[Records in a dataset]

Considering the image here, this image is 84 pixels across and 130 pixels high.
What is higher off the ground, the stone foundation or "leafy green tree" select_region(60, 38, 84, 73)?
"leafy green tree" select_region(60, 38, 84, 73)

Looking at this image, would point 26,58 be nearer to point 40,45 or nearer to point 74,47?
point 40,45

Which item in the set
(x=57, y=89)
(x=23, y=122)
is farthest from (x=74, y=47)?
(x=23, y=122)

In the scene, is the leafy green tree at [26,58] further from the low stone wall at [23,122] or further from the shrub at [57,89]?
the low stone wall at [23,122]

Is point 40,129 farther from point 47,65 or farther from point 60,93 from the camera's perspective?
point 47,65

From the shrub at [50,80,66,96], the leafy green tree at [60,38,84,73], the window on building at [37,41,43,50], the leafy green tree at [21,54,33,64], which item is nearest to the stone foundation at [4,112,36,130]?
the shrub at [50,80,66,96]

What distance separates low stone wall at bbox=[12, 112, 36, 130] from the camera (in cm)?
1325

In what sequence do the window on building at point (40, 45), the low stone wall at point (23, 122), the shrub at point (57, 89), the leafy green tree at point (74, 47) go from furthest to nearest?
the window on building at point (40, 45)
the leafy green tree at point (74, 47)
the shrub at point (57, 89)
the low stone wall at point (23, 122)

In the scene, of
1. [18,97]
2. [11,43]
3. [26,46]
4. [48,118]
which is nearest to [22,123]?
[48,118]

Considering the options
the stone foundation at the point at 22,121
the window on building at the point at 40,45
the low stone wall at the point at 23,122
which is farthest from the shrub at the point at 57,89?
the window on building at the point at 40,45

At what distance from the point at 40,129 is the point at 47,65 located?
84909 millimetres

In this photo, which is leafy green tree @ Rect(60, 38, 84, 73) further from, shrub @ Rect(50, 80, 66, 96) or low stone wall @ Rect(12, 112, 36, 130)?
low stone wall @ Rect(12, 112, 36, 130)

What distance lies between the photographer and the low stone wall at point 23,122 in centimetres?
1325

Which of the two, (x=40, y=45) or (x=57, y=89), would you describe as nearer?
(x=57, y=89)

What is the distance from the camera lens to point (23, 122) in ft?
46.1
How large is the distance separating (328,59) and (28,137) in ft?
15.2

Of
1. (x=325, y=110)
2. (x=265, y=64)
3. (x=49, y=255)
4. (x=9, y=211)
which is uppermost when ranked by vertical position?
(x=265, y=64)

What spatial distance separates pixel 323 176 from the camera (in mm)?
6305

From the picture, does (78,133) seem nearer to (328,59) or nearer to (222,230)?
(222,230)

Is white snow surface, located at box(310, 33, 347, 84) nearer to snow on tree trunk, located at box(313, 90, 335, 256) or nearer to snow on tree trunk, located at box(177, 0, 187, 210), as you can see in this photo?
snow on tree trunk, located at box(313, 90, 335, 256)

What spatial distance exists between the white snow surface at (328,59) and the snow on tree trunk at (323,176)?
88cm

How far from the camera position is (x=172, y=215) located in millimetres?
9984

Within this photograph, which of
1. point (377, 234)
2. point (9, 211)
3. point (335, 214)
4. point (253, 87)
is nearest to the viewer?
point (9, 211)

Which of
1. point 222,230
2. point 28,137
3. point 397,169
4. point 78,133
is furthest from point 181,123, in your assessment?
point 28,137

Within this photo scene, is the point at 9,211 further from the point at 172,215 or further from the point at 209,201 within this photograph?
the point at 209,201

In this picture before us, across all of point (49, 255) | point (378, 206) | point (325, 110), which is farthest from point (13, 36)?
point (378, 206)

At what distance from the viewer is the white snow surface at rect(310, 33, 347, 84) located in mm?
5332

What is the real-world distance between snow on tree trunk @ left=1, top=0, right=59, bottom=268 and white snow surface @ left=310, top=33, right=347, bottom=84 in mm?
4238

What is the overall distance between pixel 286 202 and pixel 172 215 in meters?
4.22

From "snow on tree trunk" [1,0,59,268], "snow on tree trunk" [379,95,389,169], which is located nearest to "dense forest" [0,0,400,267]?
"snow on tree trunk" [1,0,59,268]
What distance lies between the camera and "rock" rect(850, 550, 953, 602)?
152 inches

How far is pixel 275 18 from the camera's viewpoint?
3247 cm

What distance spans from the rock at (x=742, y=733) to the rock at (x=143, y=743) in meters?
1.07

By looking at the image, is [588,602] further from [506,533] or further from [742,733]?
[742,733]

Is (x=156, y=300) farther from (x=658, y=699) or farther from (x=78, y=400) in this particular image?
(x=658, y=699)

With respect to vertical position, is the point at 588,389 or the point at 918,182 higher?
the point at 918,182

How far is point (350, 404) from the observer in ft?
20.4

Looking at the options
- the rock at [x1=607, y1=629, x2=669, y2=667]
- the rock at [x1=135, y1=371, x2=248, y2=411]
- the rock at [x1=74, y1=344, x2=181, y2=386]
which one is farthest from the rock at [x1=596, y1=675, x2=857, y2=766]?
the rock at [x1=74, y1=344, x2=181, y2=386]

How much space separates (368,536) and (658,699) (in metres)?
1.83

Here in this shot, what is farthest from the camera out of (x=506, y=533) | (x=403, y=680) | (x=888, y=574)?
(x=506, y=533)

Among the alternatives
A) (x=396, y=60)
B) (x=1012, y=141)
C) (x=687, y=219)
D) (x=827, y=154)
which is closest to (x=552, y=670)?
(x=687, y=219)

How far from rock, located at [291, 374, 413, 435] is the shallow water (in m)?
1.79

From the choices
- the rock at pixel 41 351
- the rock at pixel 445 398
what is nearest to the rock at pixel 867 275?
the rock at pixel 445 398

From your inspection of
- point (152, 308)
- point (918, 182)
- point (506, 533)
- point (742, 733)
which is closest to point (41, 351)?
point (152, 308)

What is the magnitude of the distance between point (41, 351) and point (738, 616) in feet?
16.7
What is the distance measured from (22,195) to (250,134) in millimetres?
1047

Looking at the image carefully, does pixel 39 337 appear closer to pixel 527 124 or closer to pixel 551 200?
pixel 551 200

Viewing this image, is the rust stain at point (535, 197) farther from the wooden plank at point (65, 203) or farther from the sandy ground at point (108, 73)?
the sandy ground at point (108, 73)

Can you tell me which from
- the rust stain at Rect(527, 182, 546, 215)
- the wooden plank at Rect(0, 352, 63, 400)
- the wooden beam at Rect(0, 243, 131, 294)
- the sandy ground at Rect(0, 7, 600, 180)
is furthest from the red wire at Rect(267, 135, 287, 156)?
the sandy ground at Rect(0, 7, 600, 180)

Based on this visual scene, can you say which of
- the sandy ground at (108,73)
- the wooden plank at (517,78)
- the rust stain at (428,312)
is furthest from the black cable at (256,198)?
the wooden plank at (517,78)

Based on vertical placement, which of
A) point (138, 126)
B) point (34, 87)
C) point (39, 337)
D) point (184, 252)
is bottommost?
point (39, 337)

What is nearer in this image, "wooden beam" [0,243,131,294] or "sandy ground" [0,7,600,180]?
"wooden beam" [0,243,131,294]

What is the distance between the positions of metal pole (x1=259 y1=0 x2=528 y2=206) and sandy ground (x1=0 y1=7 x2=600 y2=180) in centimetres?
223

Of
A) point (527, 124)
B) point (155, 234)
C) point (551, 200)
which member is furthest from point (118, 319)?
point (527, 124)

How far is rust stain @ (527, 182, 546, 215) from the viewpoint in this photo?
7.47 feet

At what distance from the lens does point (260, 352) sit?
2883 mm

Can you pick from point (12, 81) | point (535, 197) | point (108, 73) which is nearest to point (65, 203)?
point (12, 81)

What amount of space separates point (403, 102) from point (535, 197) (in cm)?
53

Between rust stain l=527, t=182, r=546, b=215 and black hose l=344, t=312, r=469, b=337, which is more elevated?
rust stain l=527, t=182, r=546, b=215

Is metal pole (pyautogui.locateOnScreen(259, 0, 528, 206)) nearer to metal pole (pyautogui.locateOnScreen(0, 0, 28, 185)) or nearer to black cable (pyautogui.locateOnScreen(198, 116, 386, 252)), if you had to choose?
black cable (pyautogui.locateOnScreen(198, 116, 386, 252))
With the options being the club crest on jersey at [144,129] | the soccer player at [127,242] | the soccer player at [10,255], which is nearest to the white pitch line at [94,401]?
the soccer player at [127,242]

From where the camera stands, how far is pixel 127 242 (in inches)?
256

**Aim of the exercise**
Lay out the material from the line containing "From where the" through the end as a JSON list of strings, one string per line, skipping blank lines.

**Result**
[
  "From where the camera stands, how far is pixel 127 242 (in inches)?",
  "256"
]